There are more than 600 species of flora found in Amarkantak. It also has many medicinal flora and some of which include Boswellia serrata, Terminalia chebula, Hedychium coronarium, and Curcuma caesia. The Achanakmar Wildlife Sanctuary, is located at a distance of no more than 40 km from the town of Amarkantak in the state of Chhattisgarh on the road to Bilaspur. The forest belt in Amarkantak is a part of Achanakmar-Amarkantak Biosphere Reserve. The forests of Amarkantak are linked with the forests of Kanha National Park. Amarkantak falls on the Kanha-Achanakmar Corridor, a hilly region with dense forests. Kanha and Achanakmar are both conserved wildlife parks in India famous for Bengal tigers.
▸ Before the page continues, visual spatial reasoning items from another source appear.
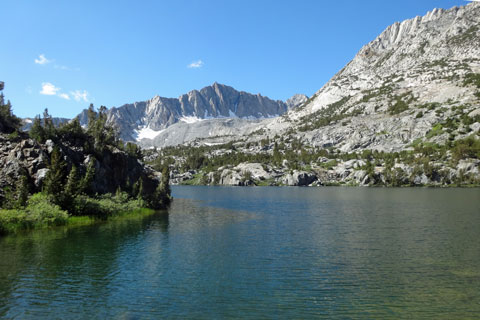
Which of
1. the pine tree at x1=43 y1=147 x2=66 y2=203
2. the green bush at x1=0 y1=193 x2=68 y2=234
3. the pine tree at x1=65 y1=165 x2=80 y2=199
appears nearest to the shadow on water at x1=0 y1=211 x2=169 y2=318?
the green bush at x1=0 y1=193 x2=68 y2=234

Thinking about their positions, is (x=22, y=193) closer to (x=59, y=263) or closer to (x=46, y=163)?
(x=46, y=163)

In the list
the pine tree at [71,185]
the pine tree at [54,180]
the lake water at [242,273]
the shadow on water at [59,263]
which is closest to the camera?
the lake water at [242,273]

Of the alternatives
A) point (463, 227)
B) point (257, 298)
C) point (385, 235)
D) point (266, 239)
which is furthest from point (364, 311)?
point (463, 227)

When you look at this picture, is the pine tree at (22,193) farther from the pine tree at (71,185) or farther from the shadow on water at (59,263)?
the shadow on water at (59,263)

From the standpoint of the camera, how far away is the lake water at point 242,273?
2245 centimetres

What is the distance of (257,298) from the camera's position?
24453mm

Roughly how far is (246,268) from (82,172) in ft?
176

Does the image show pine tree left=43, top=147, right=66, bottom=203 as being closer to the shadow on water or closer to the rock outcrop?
the rock outcrop

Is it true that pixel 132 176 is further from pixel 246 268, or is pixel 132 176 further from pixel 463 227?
pixel 463 227

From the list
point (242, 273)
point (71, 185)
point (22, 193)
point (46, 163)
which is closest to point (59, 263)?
point (242, 273)

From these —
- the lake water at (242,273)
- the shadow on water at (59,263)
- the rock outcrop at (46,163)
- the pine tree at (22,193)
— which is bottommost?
the lake water at (242,273)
Pinus caribaea, known as tropical pine, was planted in Amarkantak in 1968 on the advice of Forest Research Institute, Dehradun on the recommendations of National Commission on Agriculture looking to the future demand of quality pulpwood. This work was undertaken under a World Bank Technical Assistance Project by clearing natural sal forests. The naturalists and environmentalists in India raised controversy over it; ultimately the project of tropical pine plantation was abolished.

==Educational institutions==

Indira Gandhi National Tribal University was established in Amarkantak by an Act of Parliament in 2007. It was created to promote and provide higher education and research in various aspects of tribal communities. The Jawahar Navodaya Vidyalaya was established in 1987 to provide education for the rural young.